Answer these questions using the article on children's nutrition.
1. What percentage of parents use dessert to get their children to eat dinner?
2. Which three nutrients is Arla Big Milk enriched with?
3. In the tip "Don't give up," which two foods are given as examples a child might not like on the first try?

Extract to read =
--------------------

The study also found 30 per cent don’t know how to get their little ones to try new foods, while a quarter are confused about when to switch to cow’s milk.

It also emerged 61 per cent of parents of children aged up to seven find it hard to get their kids to eat a varied diet.

Disliking certain fruits and vegetables was the top reason parents struggle to get their children to eat a healthy diet, and almost half admit it is because kids won’t eat foods they don’t like the look of.

It also emerged 45 per cent use dessert as a way of getting their children to eat their dinner, and almost half find it helps if the family all eat together.

Another 16 per cent use vitamins or fortified products to help give their children the right nutrition.

Almost half of parents turn to the internet for advice on children’s nutrition, while others go to their own parents (30 per cent), a doctor (24 per cent) or health care visitor (29 per cent).

The research, carried out via OnePoll, also revealed growth was the top reason why parents think it’s important for their child to get the right nutrition.

A further 69 per cent believe it helps them to build up their immunity from things like colds.

Emma Stanbury, a spokeswoman for Arla Big Milk [], added: “It’s so hard as a parent; you’re learning on the job and there is so much information about what is right for your child, when it comes to food and nutrition.

“It’s not always straightforward to get nourishment into children but there are lots of easy ways parents can make small changes to get big nutrients into their diet.

“Simple swaps can often go a long way and at Arla Big Milk, we want to give parents that helping hand to pack their children’s meals with even more goodness.

“Arla Big Milk is fresh whole milk, enriched with vitamin D, vitamin A and iron.”


1.) Try to make mealtimes enjoyable. If they’ve become a bit of a battleground, take a step back and find some ways to make everyone enjoy coming to the table again.  It may sound easier said than done but, getting kids involved, playing some calm music, or having buffet-style meals can all help.

2.) Take the pressure off. It can be so easy to try and overly encourage children to eat foods they don’t want but sometimes just saying “That’s OK you don’t have to eat it” can actually have the best impact.  Giving them some independence around their own food choices often helps them to make a few more positive choices at mealtimes.

3.) Role model as much as you can. By ensuring that you’re eating all the kinds of foods that you want your children to eat, they will, in time, pick up on this as they tend to learn what and how to eat from watching and observing you.

4.) Always think variety! Variety is often really key when trying to get children to eat well.   The more variety, the more nutrients your children are likely to be exposed to over the day and the less foods they are likely to refuse as they get older.

5.) Don’t give up. It can sometimes seem like things aren’t working, but children tend to accept what they are familiar with.  If your little one doesn’t like broccoli, or fish on the first go, keep trying and eventually you might get there.  Avoid pressuring them to “eat up” as that’s unlikely to work, but just keep offering the foods regularly and keep eating it yourself too!


1. How to get the right vitamins into them
2. What foods they are/aren’t allowed to eat at a certain age – like peanuts or peanut butter
3. How big portion sizes should be
4. What vitamins they need
5. How to get them to try new foods
6. How much of certain vitamins they need
7. How to get them to learn to like foods
8. How many snacks they are allowed
9. When to switch them onto cow’s milk
10. How much milk they should drink
11. How much protein they need
12. How much calcium they need
13. How to get them to eat vegetables
14. When it’s ok to stop sterilising things such as they bottles/cups/cutlery etc.
15. How much they are allowed of a certain food
16. When it’s ok to give them sweets/chocolate etc.
17. The weaning process/how to wean them
18. If it’s better for them to snack lots or have three full meals a day
19. What foods to wean them with
20. What kind of milk they should drink e.g. full fat, semi-skimmed etc.

--------------------

[Collected data]
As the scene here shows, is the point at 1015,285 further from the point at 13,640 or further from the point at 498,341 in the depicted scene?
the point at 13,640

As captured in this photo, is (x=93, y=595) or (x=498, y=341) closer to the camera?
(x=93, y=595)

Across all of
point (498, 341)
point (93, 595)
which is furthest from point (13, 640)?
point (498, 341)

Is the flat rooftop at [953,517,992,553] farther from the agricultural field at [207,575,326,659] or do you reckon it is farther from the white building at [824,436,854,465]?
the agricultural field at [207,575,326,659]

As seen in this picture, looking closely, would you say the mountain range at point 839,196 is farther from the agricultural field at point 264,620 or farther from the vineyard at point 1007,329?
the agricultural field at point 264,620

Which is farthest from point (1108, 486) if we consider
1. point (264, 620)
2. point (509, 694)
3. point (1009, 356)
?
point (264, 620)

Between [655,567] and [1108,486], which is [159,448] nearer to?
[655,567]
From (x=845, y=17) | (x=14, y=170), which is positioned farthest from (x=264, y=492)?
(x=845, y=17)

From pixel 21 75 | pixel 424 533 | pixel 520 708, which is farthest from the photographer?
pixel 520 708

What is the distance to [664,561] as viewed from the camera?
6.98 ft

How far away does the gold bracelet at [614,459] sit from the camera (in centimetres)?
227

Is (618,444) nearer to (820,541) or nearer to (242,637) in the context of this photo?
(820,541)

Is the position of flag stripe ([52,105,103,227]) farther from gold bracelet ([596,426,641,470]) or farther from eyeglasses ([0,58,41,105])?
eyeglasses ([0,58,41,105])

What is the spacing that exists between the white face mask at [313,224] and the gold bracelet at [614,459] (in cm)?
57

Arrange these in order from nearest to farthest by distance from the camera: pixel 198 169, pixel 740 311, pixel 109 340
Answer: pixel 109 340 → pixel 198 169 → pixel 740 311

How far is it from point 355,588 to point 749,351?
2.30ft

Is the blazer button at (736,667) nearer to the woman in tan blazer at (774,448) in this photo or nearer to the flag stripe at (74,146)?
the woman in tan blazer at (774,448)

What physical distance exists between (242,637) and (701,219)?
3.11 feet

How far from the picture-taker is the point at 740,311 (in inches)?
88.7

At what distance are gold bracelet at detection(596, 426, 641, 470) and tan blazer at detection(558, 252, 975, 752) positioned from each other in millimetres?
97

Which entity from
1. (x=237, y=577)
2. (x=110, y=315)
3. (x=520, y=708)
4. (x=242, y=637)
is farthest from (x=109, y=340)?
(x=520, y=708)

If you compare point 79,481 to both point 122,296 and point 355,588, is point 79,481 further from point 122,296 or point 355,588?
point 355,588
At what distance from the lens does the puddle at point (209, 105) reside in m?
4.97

--------------------

Response =
1. 45 percent
2. Vitamin D, vitamin A and iron
3. Broccoli and fish